Manufacturers had advanced the security of holsters substantially so that it was much more difficult for the weapon to be taken in a struggle. It helped that the semiautomatic pistols cops carried had smooth butts, no exposed hammer like the Python’s to accommodate.

I stared into the red lights of a truck several car-lengths ahead, then signaled and moved to pass.

Now cops carried holsters classified as Level 2, Level 3, and even Level 4, based on the degree of protection they provided. But almost all had one element in common—to unholster the gun, the officer moved the strap forward. In the more advanced holsters, the pistol must be properly gripped and a lever switched.

None of these regulation holsters made a snap.

“She wasn’t…” I absently let the car slow down against the gravity of the mountain it needed to climb.

“What?” Sharon asked.

I pushed down the accelerator and we surged forward. “I was thinking. Always a surprising thing when I do it.”

She laughed and I kept silent.

I was thinking that perhaps the DPS officer was old school like me and refused to adopt a new holster.

Thinking perhaps she was not a police officer.

She pointed the gun at my crotch and said, “Where…?” Where, what? Where were we going? Where was Peralta?

As the cold sweat stayed with me, another thought came. If I saw her again, it would once more be in darkness and I wouldn’t get a second chance.

Sharon said, “Do you still get panic attacks, David?”

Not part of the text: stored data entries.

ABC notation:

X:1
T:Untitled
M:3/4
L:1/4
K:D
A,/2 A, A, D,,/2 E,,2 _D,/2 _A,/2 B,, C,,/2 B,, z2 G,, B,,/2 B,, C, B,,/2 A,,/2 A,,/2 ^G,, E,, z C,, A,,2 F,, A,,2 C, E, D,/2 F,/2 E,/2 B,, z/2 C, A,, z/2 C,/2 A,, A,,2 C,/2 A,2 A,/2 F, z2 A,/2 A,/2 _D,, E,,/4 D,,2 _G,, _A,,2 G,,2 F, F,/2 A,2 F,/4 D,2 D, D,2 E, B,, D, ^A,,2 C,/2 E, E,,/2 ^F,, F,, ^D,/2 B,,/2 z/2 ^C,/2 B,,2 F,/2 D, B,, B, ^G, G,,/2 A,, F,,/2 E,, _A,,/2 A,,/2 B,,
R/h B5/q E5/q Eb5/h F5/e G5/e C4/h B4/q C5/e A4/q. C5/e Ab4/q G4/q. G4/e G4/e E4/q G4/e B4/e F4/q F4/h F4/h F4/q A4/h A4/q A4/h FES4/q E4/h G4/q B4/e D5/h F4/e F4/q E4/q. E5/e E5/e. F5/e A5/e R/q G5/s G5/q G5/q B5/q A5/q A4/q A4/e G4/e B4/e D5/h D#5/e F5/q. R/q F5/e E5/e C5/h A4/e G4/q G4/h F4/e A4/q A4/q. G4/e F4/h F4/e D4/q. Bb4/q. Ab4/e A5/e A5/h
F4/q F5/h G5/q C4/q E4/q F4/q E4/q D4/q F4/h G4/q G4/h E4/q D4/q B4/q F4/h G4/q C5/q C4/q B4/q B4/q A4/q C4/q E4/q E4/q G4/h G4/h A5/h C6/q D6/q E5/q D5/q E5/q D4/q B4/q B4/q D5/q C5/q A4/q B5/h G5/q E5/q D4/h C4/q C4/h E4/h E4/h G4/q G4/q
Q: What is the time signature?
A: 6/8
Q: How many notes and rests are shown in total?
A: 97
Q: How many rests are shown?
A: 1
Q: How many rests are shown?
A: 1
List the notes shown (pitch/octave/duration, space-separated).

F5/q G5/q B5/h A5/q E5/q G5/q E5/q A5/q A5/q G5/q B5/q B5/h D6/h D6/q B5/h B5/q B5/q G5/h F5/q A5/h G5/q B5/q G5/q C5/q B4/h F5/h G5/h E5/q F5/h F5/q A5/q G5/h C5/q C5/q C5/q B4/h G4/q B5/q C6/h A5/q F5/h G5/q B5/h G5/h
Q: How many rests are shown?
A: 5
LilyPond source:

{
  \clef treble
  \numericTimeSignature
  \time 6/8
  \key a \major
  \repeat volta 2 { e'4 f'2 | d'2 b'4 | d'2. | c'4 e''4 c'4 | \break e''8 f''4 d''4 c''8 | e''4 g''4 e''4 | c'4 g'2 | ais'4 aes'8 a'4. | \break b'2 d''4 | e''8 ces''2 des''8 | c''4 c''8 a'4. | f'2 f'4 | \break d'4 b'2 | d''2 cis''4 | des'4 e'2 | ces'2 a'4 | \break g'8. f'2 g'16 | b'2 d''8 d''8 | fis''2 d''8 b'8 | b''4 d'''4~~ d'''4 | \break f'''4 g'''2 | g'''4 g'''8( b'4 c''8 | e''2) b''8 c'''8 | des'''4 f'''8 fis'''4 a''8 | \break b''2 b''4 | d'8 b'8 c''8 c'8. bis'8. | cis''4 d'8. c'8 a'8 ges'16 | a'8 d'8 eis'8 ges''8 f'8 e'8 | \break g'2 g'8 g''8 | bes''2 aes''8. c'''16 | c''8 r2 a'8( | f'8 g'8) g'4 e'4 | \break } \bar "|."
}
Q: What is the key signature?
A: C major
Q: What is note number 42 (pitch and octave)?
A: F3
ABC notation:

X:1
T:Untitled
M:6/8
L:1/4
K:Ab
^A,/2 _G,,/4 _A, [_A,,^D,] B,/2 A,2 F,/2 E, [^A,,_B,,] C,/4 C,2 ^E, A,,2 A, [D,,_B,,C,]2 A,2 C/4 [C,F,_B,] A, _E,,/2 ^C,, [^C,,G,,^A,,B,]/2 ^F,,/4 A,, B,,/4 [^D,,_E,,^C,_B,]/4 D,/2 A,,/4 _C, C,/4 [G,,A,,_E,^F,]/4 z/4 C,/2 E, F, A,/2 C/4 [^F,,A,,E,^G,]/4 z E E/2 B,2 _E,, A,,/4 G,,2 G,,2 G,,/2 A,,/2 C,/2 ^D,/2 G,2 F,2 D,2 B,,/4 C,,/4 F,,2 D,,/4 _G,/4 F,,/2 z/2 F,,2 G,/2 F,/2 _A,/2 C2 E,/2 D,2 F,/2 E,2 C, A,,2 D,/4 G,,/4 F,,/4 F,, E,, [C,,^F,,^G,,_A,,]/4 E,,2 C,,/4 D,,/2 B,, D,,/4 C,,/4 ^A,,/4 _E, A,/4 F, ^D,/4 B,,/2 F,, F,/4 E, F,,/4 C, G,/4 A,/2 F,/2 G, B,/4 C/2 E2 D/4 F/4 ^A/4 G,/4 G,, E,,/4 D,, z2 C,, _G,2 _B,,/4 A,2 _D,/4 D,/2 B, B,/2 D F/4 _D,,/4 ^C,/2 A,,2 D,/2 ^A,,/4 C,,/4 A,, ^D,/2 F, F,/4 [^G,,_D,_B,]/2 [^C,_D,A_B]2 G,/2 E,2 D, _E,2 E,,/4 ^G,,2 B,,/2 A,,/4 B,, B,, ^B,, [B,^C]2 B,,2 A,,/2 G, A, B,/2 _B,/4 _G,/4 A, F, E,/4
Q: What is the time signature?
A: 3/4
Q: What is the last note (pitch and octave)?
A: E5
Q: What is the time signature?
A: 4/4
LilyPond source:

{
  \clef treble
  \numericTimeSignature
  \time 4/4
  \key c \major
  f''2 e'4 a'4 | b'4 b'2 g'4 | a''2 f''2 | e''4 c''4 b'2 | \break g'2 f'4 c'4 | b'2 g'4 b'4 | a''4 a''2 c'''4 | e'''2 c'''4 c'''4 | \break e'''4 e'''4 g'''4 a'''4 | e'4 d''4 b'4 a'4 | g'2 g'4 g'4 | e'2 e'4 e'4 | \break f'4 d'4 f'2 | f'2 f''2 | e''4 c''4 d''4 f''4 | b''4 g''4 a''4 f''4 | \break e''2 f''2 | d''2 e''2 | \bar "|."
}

I ignored her and held my iPhone against the steering wheel, shakily texting Lindsey one character, an asterisk. I watched the iPhone screen as the message was delivered.

After a few tense seconds, Lindsey texted back. Another asterisk.

In our personal code, it meant one thing: leave the house immediately. Go.

Chapter Three

The blue and red police lights were visible even before I took the Ash Fork exit off Interstate 40—the vision of Dwight David Eisenhower flowing from Barstow, California, to Wilmington, North Carolina.